O México, por exemplo, lançou uma iniciativa para proibir a venda de junk food nas escolas, enquanto que a Colômbia defende a criação de impostos mais altos sobre alimentos não saudáveis como forma de incentivar hábitos alimentares mais nutritivos.

Entretanto, tais medidas, embora importantes, revelam-se insuficientes.

Um relatório recente da Organização das Nações Unidas para a Alimentação e a Agricultura (FAO) aponta que a América Latina e o Caribe apresentam índices mais altos que o resto do mundo naquilo que tange à "prevalência de insegurança alimentar moderada ou grave, sobrepeso em crianças menores de cinco anos e obesidade em adultos". O estudo também aponta que a região é uma das mais caras do mundo para a manutenção de uma dieta saudável.

Mover para viver

Rodríguez salienta que, embora uma alimentação saudável seja importante, ela não é suficiente para proteger completamente o organismo do aparecimento de doenças não transmissíveis. Também faz-se necessário a prática de níveis adequados de atividade física, pois "o sedentarismo é um cofator que potencia os efeitos da dieta".

"A população adulta, que é onde temos a taxa de mortalidade real ou os efeitos reais de todas essas doenças, cada vez mais, devido a múltiplos fatores associados à dinâmica da vida cotidiana - trabalho, estresse, estudo; toda a dinâmica social que nos caracteriza hoje em dia - fez com que os níveis de sedentarismo aumentassem cada vez mais e que os hábitos alimentares se tornassem cada vez menos saudáveis", diz o acadêmico.

No entanto, na prática, trocar um estilo de vida por outro não é assim tão fácil.
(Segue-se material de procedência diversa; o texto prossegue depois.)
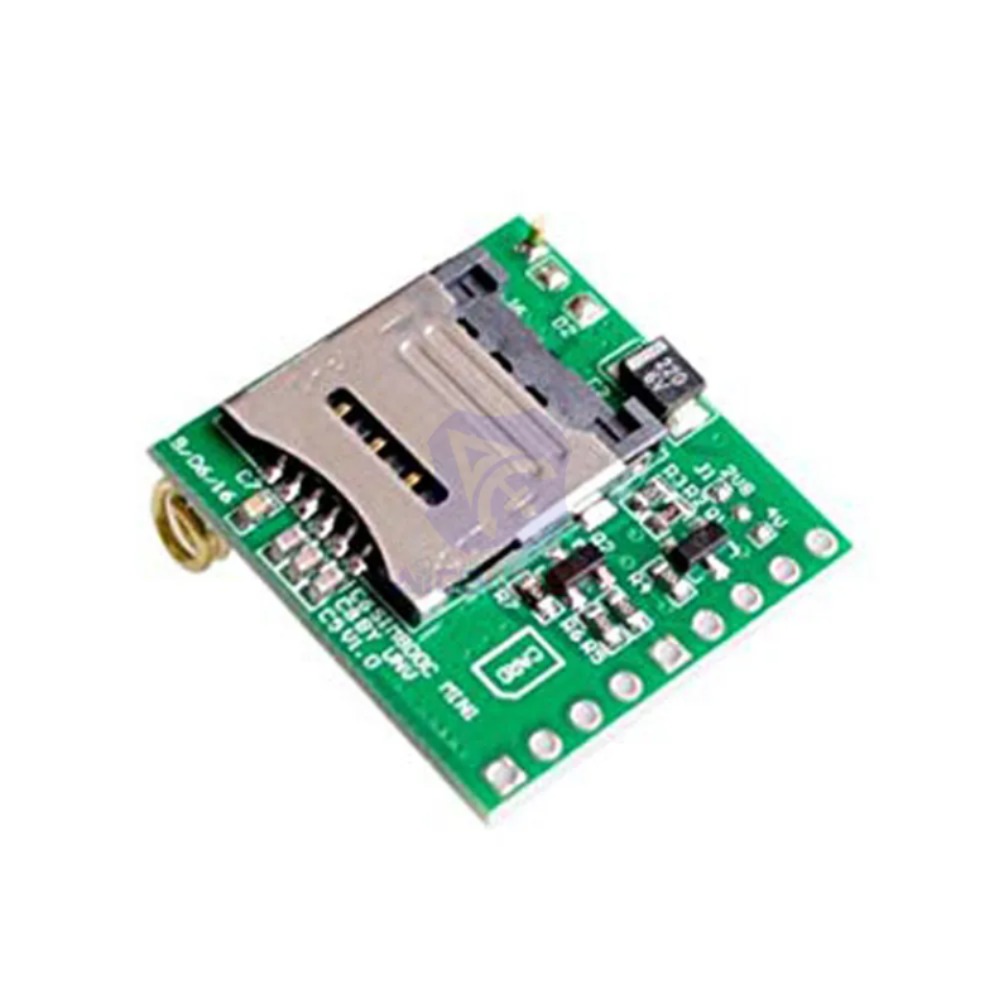 SIM800C GSM GPRS 모듈 5V 3.3V TTL 개발보드 IPEX 안테나 블루투스 및 TTS 포함 Arduino STM32 C51 용 [OPEN-ZTY11-33]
As condições de vida de muitas pessoas as impedem de tomarem uma atitude mesmo sabendo que a saúde está em jogo.

"O problema é que as pessoas, em geral, não dispõem desses 30 minutos diários por conta de todas as atividades que estamos acostumados a fazer, por causa da mesma dinâmica que realizamos", afirma Rodríguez.

Ele acrescenta que a combinação de ambos - um estilo de vida sedentário e uma dieta pobre - levou ao aumento dos fatores de risco associados a essas doenças em todos os contextos, tanto em populações com recursos econômicos sustentáveis para manter uma dieta saudável, quanto em populações com menos recursos ou menos acesso a alimentos considerados mais saudáveis.

Nem tudo está perdido

O panorama das causas de morte e das medidas preventivas para doenças crônicas não transmissíveis é bastante claro. Entretanto, as dificuldades que impedem as pessoas de se alimentarem melhor ou de se exercitarem regularmente exigem soluções estruturais. Um exemplo disso é a formação de hábitos e, neste aspecto, a infância figura como uma fase privilegiada da vida.
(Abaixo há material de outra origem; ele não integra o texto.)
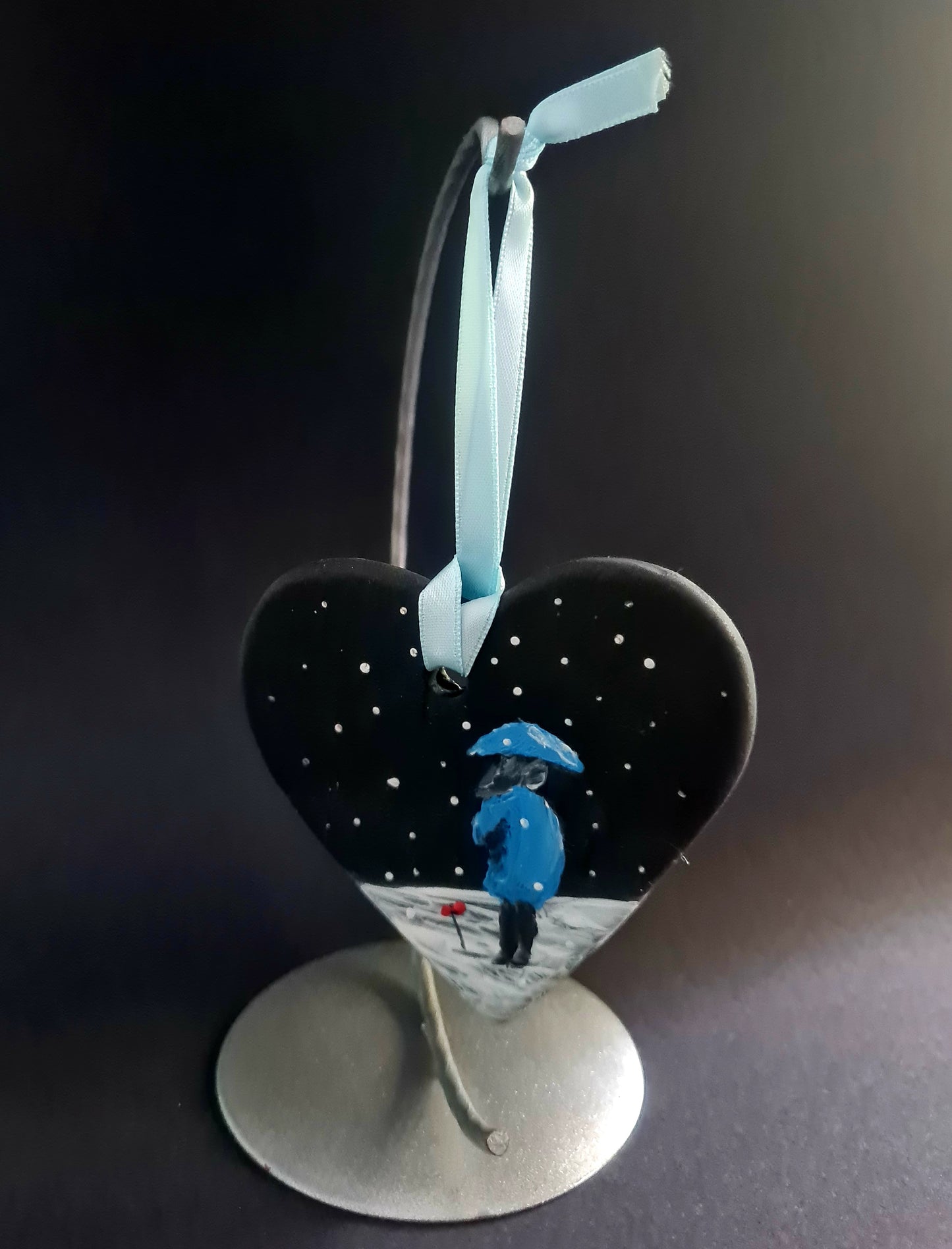 Love heart decoration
Com relação à melhoria dos níveis de atividade física, Rodriguez reconhece que é ainda mais difícil conseguir mudanças substanciais, mas acredita que uma parceria entre os sistemas público, privado e educacional pode fazer a diferença.
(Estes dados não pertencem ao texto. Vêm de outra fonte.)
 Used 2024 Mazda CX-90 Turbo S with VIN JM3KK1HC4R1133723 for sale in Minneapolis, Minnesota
"Este não é apenas um trabalho do ponto de vista governamental. É uma tarefa que envolve políticas públicas, o setor privado, o sistema educacional e a própria família; de entender e compreender como esses fatores de risco são introduzidos no dia a dia por meio dos padrões de comportamento que seguimos e das ações que tomamos, e que, de alguma forma, são os que têm o maior impacto no final da vida e no aparecimento de tais doenças", conclui.

Neste sentido, é importante considerar que a região latino-americana enfrenta uma combinação de baixa renda, empregos precários e alta desigualdade, o que dificulta ou até mesmo impede que seus habitantes tenham acesso à comida saudável, já que os alimentos ultraprocessados costumam ser mais baratos.